It has taken years and hundreds of plays from scrimmage to unite two Florida men in the Jets' secondary: Marcus Maye from the University of Florida and Lamarcus Joyner from Florida State.
"I told him, when I think about it, I've never been on the field with a Seminole," the Gator Maye told Eric Allen in his "2-Minute Drill" segment on nyjets.com, referring to his new teammate at safety. "It was weird, but we're doing well, communicating, getting better each day. We're excited to work with each other. I'm learning from him, picking his brain
"He can come down and make plays. I haven't seen many guys tackle and run the way he does with no hesitation. He can play deep in the box, and there's a number of things we can do."
Joyner (5-8, 185) played the past two seasons with the Raiders, registering 115 tackles, 8 PDs and 9 TFLs while appearing in 28 games and making 16 starts. Last season, Joyner finished with 66 tackles, 6 TFLs and 5 PDs. During Saturday night's scrimmage at MetLife Stadium, Joyner's PD of a Zach Wilson pass served as an assist on a C.J. Mosley INT and Joyner had another PD that he nearly came down with himself.
It's no secret that Maye, 28, the longest-tenured Jets player who is playing the 2021 NFL season on the franchise tag, will continue to be a key player in the Green & White's secondary.

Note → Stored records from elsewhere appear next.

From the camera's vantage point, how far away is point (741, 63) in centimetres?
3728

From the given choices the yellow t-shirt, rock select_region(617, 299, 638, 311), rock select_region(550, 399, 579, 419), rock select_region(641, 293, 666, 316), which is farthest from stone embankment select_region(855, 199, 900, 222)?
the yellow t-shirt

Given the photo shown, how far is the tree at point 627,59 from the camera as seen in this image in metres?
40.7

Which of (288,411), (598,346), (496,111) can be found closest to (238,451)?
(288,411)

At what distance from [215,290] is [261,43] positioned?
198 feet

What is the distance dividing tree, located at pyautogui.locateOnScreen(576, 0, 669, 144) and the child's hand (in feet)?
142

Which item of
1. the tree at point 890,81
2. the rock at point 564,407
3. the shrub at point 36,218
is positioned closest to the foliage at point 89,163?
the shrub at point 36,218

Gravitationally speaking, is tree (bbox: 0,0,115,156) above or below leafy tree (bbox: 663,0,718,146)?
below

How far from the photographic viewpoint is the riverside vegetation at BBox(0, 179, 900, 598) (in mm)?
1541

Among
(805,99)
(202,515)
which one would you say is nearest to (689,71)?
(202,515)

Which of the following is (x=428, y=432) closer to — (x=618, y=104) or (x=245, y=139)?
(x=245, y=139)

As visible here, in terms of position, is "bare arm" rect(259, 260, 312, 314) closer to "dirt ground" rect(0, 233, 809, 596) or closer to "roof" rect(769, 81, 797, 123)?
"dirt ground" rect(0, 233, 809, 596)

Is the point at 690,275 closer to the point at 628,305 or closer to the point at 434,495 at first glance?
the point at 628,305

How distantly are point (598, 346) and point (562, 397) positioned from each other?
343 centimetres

The former second-round pick is coming off his best season. Maye started all 16 games, intercepted 2 passes, recorded 2 sacks and forced 2 fumbles. He was a captain and was voted the Jets' MVP.
"Marcus is a professional. He's been playing for a while ... so he's been through it," HC Robert Saleh said. "He's seen the business side of it. And just like every player, he's got full control over the way he shows up to work every single day and he's got full control over what he puts on tape, and what he's put on tape is pretty good."
With a new coaching staff and a new scheme, in many ways, the Jets' defense will be following the lead of No. 20.
"There are a lot of great guys in this league, and I feel like I'm right there with all of them," Maye said.
DC Jeff Ulbrich on Jets' Run Game
The Jets' multi-pronged rushing attack earned a glowing endorsement last week -- from defensive coordinator Jeff Ulbrich.
He said that the running back by committee approach is "an absolute pain in the ass'' to prepare for and defend because of its complexity and the ever-changing personnel, and the varied running styles the RBs bring to the attack.
"There's something to it, that each guy brings a little something different to it," Ulbrich said of the offense now being fine-tuned by OC Mike LaFleur. "The system itself is the strain. There's this run game that is just, it's scientific. It's so deliberate in the way they do everything and the way they block, the way they climb, the way they scheme you, the way they target you, the whole thing. Their run game is exceptional. But then it's the play-pass that comes off that run game, that's where the explosives lie. Probably less that it's running back committee, it's more the system that's really challenging. The beauty of it is, this is as hard as it gets. For us to see it every single day is great for our defensive development."
As the Jets prepare for their first preseason game -- Saturday against the Giants -- Ulbrich is sending a not too subtle message to DCs around the league: Get ready.
"I would say the major thing, and the one thing that is absolutely critical within that offense as far as I'm concerned is, is speed," he said. "Guys that can really stress the edge. If you can get our guys really overreacting to the run, starting to cross over and go lateral, that's where the play-pass comes to life. Shots down the field, quarterback moving, whatever the case may be, it's really the speed of the guys, and they got that. Three of those, maybe four of those five guys have exceptional speed. Major strain, but it gets us better for sure."
See All of the Top Images from the Second Week of Practices at Jets Training Camp
Hold the Phone?
In many ways the NFL has its own language -- relatively new phrases like "red zone" to describe plays inside the 20-yard line. There are, however, some throwbacks that only mean something to folks of a certain age.
In Jets camp last week, HC Robert Saleh's reference to structures for communication that once occupied space on street corners throughout the U.S. elicited a novel question after he offered insight on wide receivers.
"It's different because in this [offensive] system, we are much tighter and we're more in a phone booth as wide receivers," Saleh said. "It's not just playing out in space and having easy releases and having wiggle room. There's a lot more fighting for leverage. ... Your lower half comes into play a heck of a lot more, especially when you're in a phone booth."
Next question: "Do the players ever ask what a phone booth is?"
Saleh's response, with a chuckle: "They don't. I hope they do [know what it is]."
Not only wide receivers get to see how many big men can fit in a phone booth, the description also applies to quarterbacks who find themselves in a shrinking pocket.
In these days of cellphones (and no dial tones), perhaps the only place that players ever will see a phone booth is in an "old" movie or on a trip to London. And what about a rotary dial? Don't ask.